На вкус они сладковатые, – какой-то придурок догадался добавить в дрянь аромотизатор, чтобы психи думали, что глотают конфетки. Ну, те, кто еще пока что-то ощущает. Запивать следует большим количеством воды. Через десять минут, после попадания внутрь, дрянь уже поступает в мозг, почки и печень. В другие органы тоже, но в меньших количествах. Меня интересует мозг. Практически мгновенная блокировка дофаминовых рецепторов. Другими словами, мозг частично отключается, мир воспринимается через мутную призму, тормозит. Агрессия, страх, нервозность действительно пропадают, но, увы, вместе с тем происходит нарушение способности мышления и моторных навыков. Превращение человека в овощ.
Зато нет никаких мыслей в голове. Нет, вру, есть одна. Словно тебе нужно сделать что-то важное, что-то срочное и жизненно необходимое, но ты забыл что именно. Ощущения, что мысль где-то рядом, что еще чуть-чуть, и ты поймаешь ее за хвост, поймаешь и поймешь, что тебе нужно сделать. Но бесполезно. Ты, подобно коту, прыгаешь на добычу, но маленькая серая сволочь каждый раз успевает выскользнуть из-под когтистых лап, как бы близко ты ни был, как бы тщательно не подкрадывался.
Я спустил таблетки в унитаз и лег на диван, более не имея желания спать рядом с ней. Наверное, я все больше превращаюсь в себя самого, раз начинаю испытывать подобную брезгливость.
Увиделись мы только на работе следующим днем. Она была в той же одежде, что и вчера, хотя я знаю, что она терпеть такого не может. Увидев меня, Аля опустила глаза, я тоже отвернулся. Больше в течение дня мы не общались.
Ужинали дома молча. Я не спрашивал, потому что не хотел знать подробностей, она не рассказывала, щадя мои чувства. Я написал свои изложения, взял подушку и пошел спать на диван. Свет в спальне горел еще некоторое время, потом она его погасила. И пришла ко мне.
Пару минут сидела рядом, наблюдала за тем, как я имитирую глубокий сон, с помощью медленного размеренного дыхания и расслабленного лица, прикрытых век, потом сказала:
– У меня с ним ничего не было. Мы попали в небольшую аварию и полночи сидели в ГИБДД, я не стала тебе писать, чтобы ты не переживал за меня.
Хорошо, что я шизофреник, иначе я бы испытал к себе отвращение, так как, услышав, что она попала в аварию, а не занималась сексом, почувствовал облегчение. Правда, на одно мгновение, потом резко сел. В коридоре горел свет, поэтому я мог видеть ее лицо, даже выражение глаз.
– Ты ударилась?
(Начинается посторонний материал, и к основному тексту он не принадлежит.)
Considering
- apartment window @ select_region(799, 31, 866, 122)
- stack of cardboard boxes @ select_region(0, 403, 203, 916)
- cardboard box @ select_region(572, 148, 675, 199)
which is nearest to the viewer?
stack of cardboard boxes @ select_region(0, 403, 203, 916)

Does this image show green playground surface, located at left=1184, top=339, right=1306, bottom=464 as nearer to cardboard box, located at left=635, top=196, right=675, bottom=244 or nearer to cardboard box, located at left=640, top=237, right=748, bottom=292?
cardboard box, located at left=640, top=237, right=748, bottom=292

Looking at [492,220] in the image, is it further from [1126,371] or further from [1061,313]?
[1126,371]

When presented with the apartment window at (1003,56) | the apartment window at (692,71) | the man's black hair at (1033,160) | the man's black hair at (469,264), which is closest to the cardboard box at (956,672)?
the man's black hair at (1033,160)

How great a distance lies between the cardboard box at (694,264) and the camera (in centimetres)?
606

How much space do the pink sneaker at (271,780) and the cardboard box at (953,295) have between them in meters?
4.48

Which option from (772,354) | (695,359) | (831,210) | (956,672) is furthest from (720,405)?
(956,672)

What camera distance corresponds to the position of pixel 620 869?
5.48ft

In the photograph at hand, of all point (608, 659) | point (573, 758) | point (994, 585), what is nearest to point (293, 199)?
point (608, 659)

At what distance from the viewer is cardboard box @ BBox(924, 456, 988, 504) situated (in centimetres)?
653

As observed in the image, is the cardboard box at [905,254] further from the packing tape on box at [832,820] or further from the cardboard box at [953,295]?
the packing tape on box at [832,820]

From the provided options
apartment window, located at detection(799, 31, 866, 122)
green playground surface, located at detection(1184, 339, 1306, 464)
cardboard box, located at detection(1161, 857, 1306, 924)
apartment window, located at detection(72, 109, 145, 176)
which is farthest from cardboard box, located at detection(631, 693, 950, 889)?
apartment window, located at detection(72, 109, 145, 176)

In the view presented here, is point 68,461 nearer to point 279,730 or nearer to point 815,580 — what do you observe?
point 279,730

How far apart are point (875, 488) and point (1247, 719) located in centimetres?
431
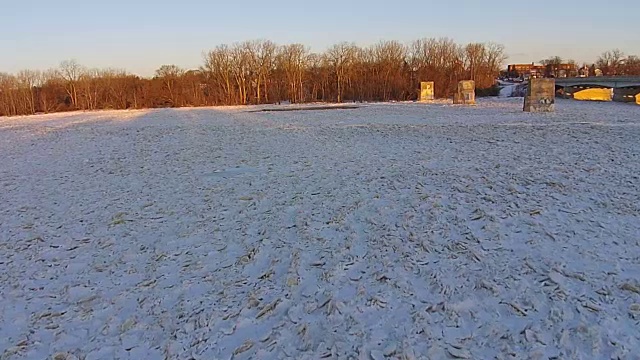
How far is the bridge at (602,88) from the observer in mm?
52000

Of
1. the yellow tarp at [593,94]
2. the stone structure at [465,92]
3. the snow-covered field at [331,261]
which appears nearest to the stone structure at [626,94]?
the yellow tarp at [593,94]

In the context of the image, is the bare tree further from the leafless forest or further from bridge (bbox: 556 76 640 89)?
bridge (bbox: 556 76 640 89)

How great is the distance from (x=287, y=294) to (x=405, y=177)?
5.33 meters

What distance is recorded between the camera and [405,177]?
32.5 ft

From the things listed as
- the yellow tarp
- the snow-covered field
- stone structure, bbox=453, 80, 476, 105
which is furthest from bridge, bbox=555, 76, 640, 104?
the snow-covered field

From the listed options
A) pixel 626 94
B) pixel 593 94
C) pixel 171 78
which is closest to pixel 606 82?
pixel 593 94

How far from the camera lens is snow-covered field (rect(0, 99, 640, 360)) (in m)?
4.43

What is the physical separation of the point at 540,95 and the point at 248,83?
4882 centimetres

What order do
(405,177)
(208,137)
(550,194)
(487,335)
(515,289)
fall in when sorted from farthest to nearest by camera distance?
(208,137)
(405,177)
(550,194)
(515,289)
(487,335)

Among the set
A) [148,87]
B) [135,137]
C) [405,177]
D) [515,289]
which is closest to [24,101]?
[148,87]

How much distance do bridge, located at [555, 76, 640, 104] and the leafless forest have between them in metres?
15.5

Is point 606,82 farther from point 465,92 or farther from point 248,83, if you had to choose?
point 248,83

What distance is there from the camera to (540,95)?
Result: 28438 mm

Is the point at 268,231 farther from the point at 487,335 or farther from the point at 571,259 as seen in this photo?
the point at 571,259
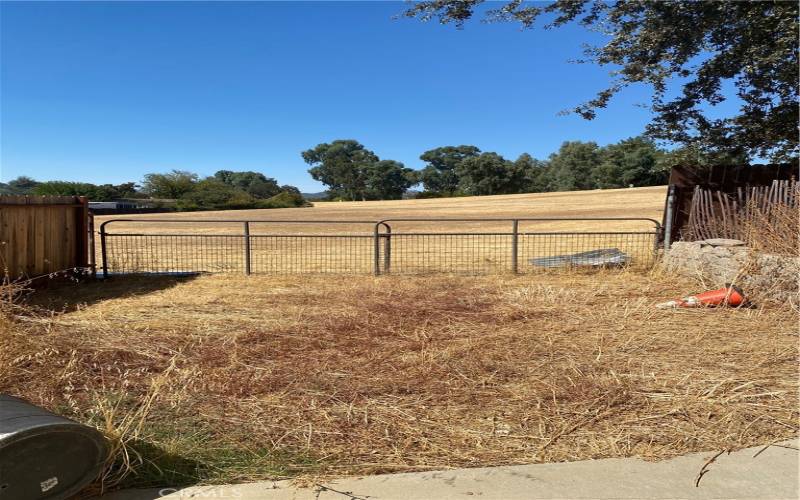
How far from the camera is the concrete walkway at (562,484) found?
2.56 m

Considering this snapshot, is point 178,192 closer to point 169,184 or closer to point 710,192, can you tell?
point 169,184

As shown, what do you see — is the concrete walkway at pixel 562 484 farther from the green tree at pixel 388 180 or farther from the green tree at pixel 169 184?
the green tree at pixel 388 180

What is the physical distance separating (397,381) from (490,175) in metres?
82.0

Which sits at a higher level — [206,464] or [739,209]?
[739,209]

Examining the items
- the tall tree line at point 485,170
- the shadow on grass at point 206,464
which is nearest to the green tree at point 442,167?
the tall tree line at point 485,170

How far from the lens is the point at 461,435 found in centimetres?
318

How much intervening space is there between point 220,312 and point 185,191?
9576 centimetres

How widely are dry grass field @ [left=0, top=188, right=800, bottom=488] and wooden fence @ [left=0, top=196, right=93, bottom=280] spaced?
1.69 m

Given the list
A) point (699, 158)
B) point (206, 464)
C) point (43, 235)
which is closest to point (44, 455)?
point (206, 464)

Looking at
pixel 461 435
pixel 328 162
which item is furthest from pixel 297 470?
pixel 328 162

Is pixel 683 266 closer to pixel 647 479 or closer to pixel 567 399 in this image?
pixel 567 399

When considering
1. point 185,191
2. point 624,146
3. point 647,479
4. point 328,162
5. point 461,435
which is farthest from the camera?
point 328,162

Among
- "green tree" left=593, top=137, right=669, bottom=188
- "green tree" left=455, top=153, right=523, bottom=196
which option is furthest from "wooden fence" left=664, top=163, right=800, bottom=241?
"green tree" left=455, top=153, right=523, bottom=196

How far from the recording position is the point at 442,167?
122125 millimetres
Ты ездила в больницу? – выпалил я, хватая ее за скулы и вглядываясь в глаза.
– Да, да, ездила. Все в порядке, нас просто «догнали» и слегка подтолкнули…
– Голова не болит? Не кружится, не тошнит? Точно? – мне хотелось прощупать все ее тело, чтобы убедиться, что с ней действительно все в порядке.
– Тебе нужно было спросить, где я была, раз это так сильно тебя волнует, – сказала она, убирая за спину растрепанные по плечам пышные волосы.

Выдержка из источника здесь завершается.